SOCCER vs FOOTBALL

Soccer is called football in Europe and the UK. It is called soccer here and football is called, well, football. Due to some nasty letters to the editor recently, I thought I’d take it upon myself to explore this subject.

Let’s start with the names. In soccer, you can use your feet or your head to guide the ball. Because the ball is normally moved using a foot, we arrive at the term ‘football’. Pretty clever, these Europeans, eh? In Canadian or American ‘football’, you have three or four chances to move the ball, only one of which might involve using your foot. You don’t necessarily have to punt on third or fourth down.
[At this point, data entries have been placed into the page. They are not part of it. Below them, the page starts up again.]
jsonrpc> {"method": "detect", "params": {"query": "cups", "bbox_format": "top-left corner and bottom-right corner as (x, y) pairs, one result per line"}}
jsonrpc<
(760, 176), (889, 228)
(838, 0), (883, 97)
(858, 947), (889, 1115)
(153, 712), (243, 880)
Because of the possibility you might punt, the game is called ‘football’. Huh? If you didn’t already know, there’ a whole store dedicated to soccer by the name of TIAS.

American football grew out of English style rugby, which is called rugby not football. Apparently, rugby rules were too complicated for the Americans so they changed them and added a few (?) pounds of padding to protect their precious bodies. The NFL didn’t appear on the scene until some 30 or 40 years after rugby was brought to North America and somehow rugby went from rugby to football with its chances of the ball contacting an actual foot being lowered to 25% at best.
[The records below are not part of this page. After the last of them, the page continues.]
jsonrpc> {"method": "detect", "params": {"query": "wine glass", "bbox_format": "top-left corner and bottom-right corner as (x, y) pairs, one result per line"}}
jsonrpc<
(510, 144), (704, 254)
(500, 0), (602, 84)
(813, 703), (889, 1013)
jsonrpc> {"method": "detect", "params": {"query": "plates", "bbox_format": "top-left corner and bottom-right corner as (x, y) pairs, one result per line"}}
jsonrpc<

A lot of American football fans swoon at the idea of players weighing 275 – 300 lbs. putting on all sorts of shoulder pads, hip protectors, cleats (different ones for grass and astroturf), special helmets, jocks, etc. and going out to play for 10 minutes before the other line takes over to provide offence or defence, as required.
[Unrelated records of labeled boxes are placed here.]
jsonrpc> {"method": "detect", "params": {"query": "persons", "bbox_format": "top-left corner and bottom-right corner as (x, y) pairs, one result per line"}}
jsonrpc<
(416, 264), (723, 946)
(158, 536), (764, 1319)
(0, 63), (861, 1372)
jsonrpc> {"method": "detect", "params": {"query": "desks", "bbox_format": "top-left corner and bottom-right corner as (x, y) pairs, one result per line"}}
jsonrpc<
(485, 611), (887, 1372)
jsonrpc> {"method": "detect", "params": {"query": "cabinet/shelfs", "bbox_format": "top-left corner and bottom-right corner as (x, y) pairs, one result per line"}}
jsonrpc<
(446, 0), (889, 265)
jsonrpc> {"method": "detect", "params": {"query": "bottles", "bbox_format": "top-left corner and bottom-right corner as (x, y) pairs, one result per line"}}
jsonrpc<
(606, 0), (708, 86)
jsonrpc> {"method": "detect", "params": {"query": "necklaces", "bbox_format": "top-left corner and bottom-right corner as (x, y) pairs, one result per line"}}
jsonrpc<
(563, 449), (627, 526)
Soccer fans swoon when their favourite player goes the distance, playing both offence and defence, of 90 minutes dressed in shorts, shin pads and a cup.

Gee, I wonder which sport is harder to play?

I admit that I am prejudiced towards soccer. Coming from a European background with a father who played semi-pro soccer, I guess it’s a no-brainer. I also played some soccer in my time and believe you me, I think I would rather have played football. At least I would have had some padding and the chance to catch my breath and recuperate while the other line was out there. Fifteen minutes of a half-time breather in soccer just didn’t do it for me.

My wife is an avid soccer fan and refers to football players as ‘girly-boys’. I try to argue with her, put she has a hell of a good point. I’ve gotten pix in my e-mail showing legs of soccer players broken with bones sticking wide out, and it hurts me just to look at them. I retired from soccer myself after cracking three ribs. Football players go on the DL when their manicures aren’t to their liking.

How do you argue against something like that?